Written tasks.
• A. Answer these from the goto-removal message:
(i) What date and time appear in the message header?
(ii) According to the message, what would wrapping a trapping instruction in a container make more difficult?
(iii) Which expression does the final line suggest would normally be the only one inside the abnorm?
• B. Summarize the goto-removal message in two sentences.

Source document.

[tree-ssa] Removal of gotos from cfg based ir

Jan Hubicka hubicka@ucw.cz
Fri Nov 14 16:37:00 GMT 2003


> On Fri, 2003-11-14 at 11:04, Jan Hubicka wrote:
> > > On Fri, 2003-11-14 at 10:37, Jan Hubicka wrote:
> > > > > On Fri, 2003-11-14 at 10:17, Jan Hubicka wrote:
> 
> > 
> > I think I got your point.  You want to wrap trapping instruction in kind
> > of container.  That will make more dificult analyzing the instructions
> > itself that we do all the time.
> > If you are looking for MODIFY_EXPR, you no longer test
> > if (TREE_CODE (stmt) == MODIFY_EXPR)
> > Instead you test
> > if ((TREE_CODE (stmt) == ABNORMAL_EXPR
> >      && TREE_CODE (TREE_OPERAND (stmt)) == MODIFY_EXPR)
> >     || TREE_CODE (stmt) == MODIFY_EXPR)
> > that looks bit anoying too, but probably easiest way to go if you insist
> > on precist control flow to be present in both IL and CFG datastructure
> 
> 
> Normally, it would only be a CALL_EXPR inside the abnorm wouldn't it?

Entries shown.
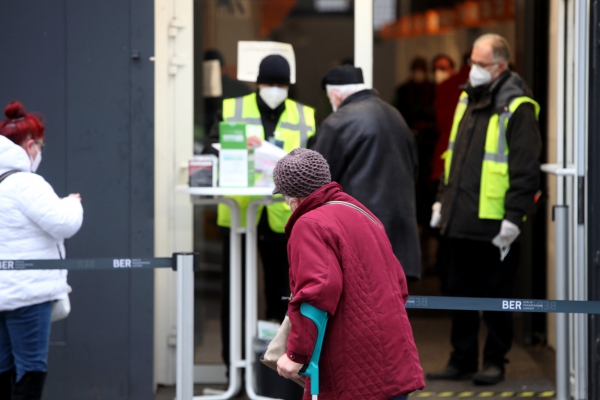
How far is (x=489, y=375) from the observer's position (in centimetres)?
536

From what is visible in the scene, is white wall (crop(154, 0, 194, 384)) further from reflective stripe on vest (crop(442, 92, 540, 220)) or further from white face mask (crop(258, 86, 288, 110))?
reflective stripe on vest (crop(442, 92, 540, 220))

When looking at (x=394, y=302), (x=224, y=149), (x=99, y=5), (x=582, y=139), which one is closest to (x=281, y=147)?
(x=224, y=149)

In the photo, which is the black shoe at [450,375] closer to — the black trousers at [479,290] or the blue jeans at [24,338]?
the black trousers at [479,290]

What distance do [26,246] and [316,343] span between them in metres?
1.71

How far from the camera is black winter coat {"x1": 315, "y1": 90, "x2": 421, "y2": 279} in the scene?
4672mm

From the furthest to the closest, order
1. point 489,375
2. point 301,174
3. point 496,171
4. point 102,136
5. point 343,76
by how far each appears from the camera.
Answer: point 489,375, point 496,171, point 102,136, point 343,76, point 301,174

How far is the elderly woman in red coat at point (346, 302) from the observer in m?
2.83

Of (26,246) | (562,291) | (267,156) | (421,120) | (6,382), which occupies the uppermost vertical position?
(421,120)

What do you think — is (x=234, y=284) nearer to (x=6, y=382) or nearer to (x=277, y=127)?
(x=277, y=127)

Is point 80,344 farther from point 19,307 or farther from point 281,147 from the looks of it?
point 281,147

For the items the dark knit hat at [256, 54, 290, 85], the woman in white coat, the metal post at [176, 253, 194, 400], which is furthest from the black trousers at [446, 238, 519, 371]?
the woman in white coat

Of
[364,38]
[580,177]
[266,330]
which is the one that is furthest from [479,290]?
[364,38]

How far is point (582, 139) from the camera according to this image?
4.68m

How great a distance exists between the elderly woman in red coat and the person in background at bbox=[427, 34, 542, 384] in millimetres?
2234
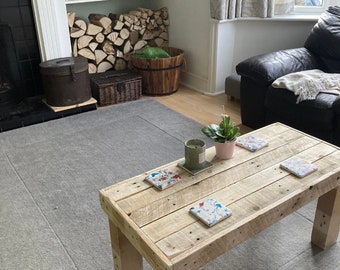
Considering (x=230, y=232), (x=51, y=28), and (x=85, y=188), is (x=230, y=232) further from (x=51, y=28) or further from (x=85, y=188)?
(x=51, y=28)

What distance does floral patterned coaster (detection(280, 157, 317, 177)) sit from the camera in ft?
4.67

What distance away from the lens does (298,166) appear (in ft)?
4.80

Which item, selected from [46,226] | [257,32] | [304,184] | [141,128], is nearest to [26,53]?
[141,128]

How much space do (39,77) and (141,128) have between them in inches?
45.0

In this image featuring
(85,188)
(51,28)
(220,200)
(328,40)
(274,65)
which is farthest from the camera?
(51,28)

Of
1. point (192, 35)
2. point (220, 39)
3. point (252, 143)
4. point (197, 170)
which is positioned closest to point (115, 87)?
point (192, 35)

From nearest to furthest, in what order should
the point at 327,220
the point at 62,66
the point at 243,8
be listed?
the point at 327,220
the point at 62,66
the point at 243,8

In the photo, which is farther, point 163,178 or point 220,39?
point 220,39

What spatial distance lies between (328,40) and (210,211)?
2061mm

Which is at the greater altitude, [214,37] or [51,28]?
[51,28]

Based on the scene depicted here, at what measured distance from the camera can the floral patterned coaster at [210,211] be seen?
118 centimetres

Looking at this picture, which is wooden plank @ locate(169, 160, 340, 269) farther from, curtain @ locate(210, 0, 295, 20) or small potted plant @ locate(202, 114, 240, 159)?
curtain @ locate(210, 0, 295, 20)

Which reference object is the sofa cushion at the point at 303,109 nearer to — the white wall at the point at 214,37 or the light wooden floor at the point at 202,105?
the light wooden floor at the point at 202,105

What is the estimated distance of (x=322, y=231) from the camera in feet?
5.42
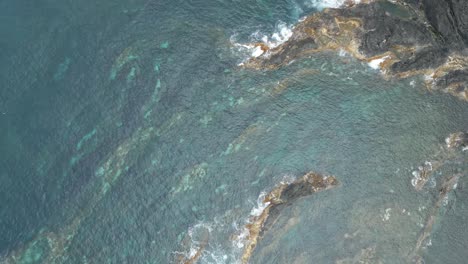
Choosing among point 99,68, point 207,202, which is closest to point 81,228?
point 207,202

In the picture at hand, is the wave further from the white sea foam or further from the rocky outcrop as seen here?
the white sea foam

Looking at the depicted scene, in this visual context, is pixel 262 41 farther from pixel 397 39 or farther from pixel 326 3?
pixel 397 39

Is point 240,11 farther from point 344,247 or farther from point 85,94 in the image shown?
point 344,247

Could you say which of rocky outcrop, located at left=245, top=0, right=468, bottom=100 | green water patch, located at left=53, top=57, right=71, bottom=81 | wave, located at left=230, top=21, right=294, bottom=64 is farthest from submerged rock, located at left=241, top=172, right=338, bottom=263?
green water patch, located at left=53, top=57, right=71, bottom=81

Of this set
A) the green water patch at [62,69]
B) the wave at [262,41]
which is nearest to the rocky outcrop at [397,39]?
the wave at [262,41]

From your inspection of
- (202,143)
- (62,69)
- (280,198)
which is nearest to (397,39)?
(280,198)

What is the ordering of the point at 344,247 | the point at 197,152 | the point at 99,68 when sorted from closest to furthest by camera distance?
the point at 344,247 → the point at 197,152 → the point at 99,68

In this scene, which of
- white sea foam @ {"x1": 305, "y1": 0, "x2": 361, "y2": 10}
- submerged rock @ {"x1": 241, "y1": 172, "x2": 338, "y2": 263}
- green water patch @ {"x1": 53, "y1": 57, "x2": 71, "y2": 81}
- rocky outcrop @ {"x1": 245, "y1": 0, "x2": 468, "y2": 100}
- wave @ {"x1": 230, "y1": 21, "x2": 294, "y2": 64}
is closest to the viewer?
submerged rock @ {"x1": 241, "y1": 172, "x2": 338, "y2": 263}
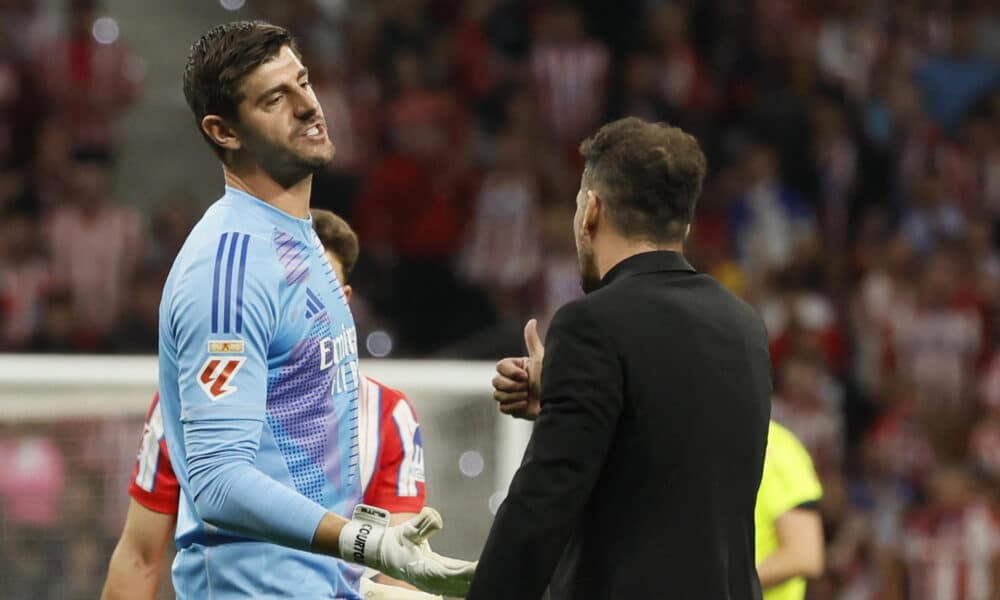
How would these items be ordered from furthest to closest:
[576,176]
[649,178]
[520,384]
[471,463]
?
1. [576,176]
2. [471,463]
3. [520,384]
4. [649,178]

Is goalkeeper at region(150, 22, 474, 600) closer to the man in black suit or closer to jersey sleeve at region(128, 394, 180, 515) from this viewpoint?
the man in black suit

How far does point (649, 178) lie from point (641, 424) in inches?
17.0

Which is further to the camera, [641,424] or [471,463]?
[471,463]

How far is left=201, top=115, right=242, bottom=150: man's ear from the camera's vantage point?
2.77m

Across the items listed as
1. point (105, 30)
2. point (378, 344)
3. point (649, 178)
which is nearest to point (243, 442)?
point (649, 178)

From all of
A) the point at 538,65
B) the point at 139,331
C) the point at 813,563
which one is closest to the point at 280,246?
the point at 813,563

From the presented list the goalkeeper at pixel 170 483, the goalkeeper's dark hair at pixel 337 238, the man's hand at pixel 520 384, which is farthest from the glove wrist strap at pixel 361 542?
the goalkeeper's dark hair at pixel 337 238

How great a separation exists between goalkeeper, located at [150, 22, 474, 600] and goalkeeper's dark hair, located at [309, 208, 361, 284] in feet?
3.40

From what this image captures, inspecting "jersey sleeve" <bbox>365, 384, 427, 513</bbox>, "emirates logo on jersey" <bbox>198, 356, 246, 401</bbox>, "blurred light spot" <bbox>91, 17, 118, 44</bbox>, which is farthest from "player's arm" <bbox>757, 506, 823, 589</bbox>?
"blurred light spot" <bbox>91, 17, 118, 44</bbox>

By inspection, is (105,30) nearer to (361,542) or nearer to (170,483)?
(170,483)

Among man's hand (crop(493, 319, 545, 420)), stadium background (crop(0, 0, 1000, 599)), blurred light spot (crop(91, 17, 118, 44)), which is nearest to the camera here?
man's hand (crop(493, 319, 545, 420))

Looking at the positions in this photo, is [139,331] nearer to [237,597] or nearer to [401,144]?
[401,144]

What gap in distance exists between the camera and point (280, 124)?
2762 mm

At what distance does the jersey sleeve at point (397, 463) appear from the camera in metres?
3.65
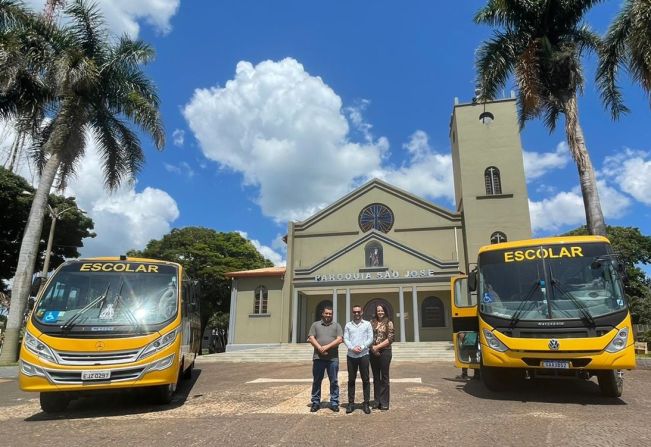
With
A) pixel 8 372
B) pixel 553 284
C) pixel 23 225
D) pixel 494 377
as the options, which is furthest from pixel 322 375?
pixel 23 225

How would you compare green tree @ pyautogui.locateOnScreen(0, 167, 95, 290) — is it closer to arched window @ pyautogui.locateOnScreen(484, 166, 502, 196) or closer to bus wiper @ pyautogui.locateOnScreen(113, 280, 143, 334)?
bus wiper @ pyautogui.locateOnScreen(113, 280, 143, 334)

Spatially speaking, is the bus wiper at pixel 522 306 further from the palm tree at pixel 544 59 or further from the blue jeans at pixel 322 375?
the palm tree at pixel 544 59

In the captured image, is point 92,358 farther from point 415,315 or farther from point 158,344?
point 415,315

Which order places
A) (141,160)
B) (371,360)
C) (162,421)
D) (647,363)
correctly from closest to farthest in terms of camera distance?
1. (162,421)
2. (371,360)
3. (647,363)
4. (141,160)

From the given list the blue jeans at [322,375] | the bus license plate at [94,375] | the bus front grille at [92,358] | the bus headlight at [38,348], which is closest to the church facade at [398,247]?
the blue jeans at [322,375]

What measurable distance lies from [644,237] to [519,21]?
32119 millimetres

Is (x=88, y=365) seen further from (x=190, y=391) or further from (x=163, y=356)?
(x=190, y=391)

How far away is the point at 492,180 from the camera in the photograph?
2552cm

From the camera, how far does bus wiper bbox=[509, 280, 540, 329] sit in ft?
22.8

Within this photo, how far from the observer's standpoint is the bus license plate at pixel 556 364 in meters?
6.53

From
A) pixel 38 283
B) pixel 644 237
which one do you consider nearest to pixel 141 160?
pixel 38 283

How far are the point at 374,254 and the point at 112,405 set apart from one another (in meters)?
18.4

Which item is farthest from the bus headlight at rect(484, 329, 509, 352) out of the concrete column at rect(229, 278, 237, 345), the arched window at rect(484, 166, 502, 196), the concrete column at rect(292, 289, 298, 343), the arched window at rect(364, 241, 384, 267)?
the concrete column at rect(229, 278, 237, 345)

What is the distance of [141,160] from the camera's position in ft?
57.9
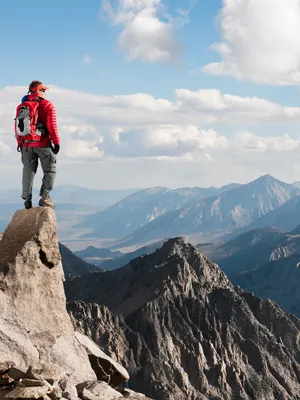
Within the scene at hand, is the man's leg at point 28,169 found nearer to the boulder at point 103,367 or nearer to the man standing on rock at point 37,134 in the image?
the man standing on rock at point 37,134

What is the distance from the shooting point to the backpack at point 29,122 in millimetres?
17734

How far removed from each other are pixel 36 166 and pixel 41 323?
17.4ft

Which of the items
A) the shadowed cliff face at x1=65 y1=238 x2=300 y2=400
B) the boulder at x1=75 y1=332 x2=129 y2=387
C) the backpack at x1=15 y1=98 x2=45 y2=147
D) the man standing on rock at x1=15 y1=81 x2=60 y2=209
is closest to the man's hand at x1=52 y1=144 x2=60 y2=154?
the man standing on rock at x1=15 y1=81 x2=60 y2=209

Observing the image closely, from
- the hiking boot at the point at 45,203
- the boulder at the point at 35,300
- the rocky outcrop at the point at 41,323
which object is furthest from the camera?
the hiking boot at the point at 45,203

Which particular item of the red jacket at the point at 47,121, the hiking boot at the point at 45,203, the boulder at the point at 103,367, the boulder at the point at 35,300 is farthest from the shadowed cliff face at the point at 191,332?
the red jacket at the point at 47,121

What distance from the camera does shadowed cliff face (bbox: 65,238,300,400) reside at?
10025cm

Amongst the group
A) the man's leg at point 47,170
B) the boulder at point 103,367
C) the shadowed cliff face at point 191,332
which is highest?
the man's leg at point 47,170

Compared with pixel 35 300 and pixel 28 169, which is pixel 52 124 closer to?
pixel 28 169

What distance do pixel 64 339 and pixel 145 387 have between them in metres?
82.2

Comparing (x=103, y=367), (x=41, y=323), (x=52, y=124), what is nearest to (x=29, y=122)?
(x=52, y=124)

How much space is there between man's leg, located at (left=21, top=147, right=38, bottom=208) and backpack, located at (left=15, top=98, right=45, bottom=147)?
441 millimetres

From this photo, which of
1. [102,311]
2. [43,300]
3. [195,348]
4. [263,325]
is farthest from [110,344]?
[43,300]

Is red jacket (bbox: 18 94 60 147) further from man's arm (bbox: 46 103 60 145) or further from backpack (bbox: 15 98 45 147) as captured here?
backpack (bbox: 15 98 45 147)

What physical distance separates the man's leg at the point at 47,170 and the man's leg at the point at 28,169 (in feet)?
1.12
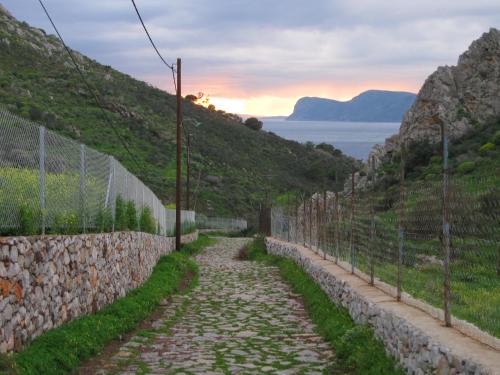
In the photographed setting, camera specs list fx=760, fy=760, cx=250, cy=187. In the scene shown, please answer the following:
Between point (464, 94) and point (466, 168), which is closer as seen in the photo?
point (466, 168)

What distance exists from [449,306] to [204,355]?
3.56 m

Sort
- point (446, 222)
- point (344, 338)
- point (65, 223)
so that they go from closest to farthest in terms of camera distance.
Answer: point (446, 222) < point (344, 338) < point (65, 223)

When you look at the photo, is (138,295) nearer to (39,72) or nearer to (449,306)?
(449,306)

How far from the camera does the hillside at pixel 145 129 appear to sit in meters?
58.0

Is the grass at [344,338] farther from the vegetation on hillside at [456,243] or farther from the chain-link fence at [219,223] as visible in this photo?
the chain-link fence at [219,223]

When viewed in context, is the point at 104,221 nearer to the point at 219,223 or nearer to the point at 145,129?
the point at 219,223

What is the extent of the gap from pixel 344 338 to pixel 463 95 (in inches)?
1590

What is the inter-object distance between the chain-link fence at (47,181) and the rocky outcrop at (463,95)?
34.4 metres

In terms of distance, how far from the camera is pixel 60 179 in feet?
36.0

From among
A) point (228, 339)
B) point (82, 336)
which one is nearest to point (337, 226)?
point (228, 339)

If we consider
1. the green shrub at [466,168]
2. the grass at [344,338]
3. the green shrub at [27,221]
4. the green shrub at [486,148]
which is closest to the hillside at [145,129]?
the green shrub at [486,148]

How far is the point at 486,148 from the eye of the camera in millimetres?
37312

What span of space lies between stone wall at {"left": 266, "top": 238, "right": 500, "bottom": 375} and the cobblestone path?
765mm


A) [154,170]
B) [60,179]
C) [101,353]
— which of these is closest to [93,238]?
[60,179]
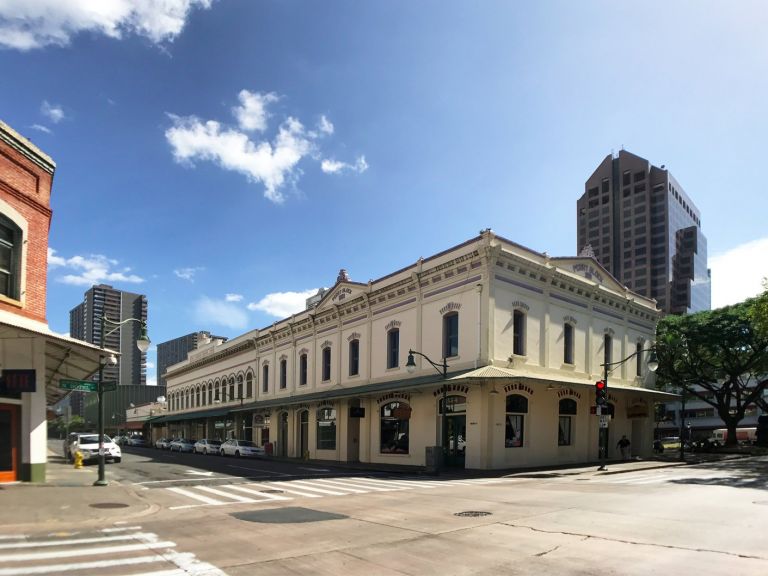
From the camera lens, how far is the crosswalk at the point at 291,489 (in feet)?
52.4

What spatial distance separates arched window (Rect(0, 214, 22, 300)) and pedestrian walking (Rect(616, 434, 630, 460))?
104 ft

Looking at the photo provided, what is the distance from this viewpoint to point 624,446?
3497 cm

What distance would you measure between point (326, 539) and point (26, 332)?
9.61 metres

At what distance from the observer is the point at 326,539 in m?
9.88

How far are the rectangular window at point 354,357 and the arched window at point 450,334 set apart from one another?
Result: 8.74 meters

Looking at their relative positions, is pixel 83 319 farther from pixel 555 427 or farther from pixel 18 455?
pixel 555 427

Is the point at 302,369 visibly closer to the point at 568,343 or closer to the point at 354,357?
the point at 354,357

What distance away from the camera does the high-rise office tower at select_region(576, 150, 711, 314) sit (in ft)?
481

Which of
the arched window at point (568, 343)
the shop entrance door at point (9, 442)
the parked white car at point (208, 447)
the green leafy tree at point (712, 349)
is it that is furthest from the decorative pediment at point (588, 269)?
the parked white car at point (208, 447)

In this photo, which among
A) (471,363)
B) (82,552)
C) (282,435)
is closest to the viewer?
(82,552)

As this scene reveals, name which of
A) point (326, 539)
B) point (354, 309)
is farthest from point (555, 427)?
point (326, 539)

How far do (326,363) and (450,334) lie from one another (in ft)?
43.4

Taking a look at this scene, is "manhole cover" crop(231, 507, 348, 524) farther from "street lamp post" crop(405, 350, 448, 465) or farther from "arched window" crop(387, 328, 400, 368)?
"arched window" crop(387, 328, 400, 368)

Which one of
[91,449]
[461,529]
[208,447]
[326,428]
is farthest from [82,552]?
[208,447]
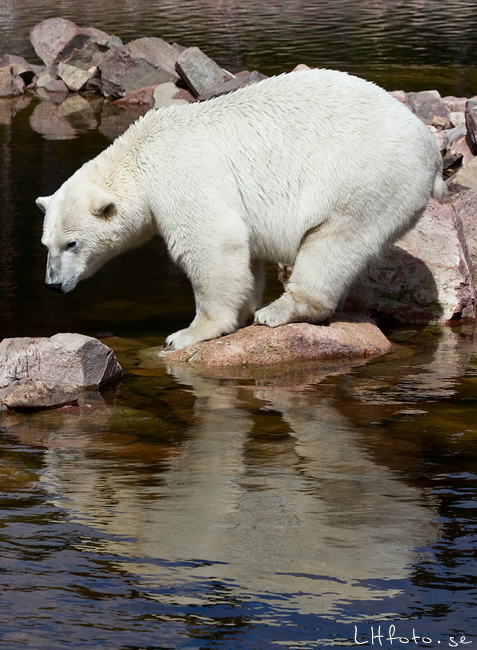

Answers for the tasks.
• A.
(i) Fri Nov 14 16:37:00 GMT 2003
(ii) Analyzing the instructions themselves
(iii) CALL_EXPR

• B. In a tree-ssa thread on removing gotos from CFG-based IR, the message says that wrapping trapping instructions in a container would make analyzing the instructions harder, because a test for MODIFY_EXPR would also have to check inside an ABNORMAL_EXPR, though this is probably the easiest route if precise control flow must be present in both the IL and the CFG data structure. A later quoted line asks whether normally only a CALL_EXPR would be inside the abnorm.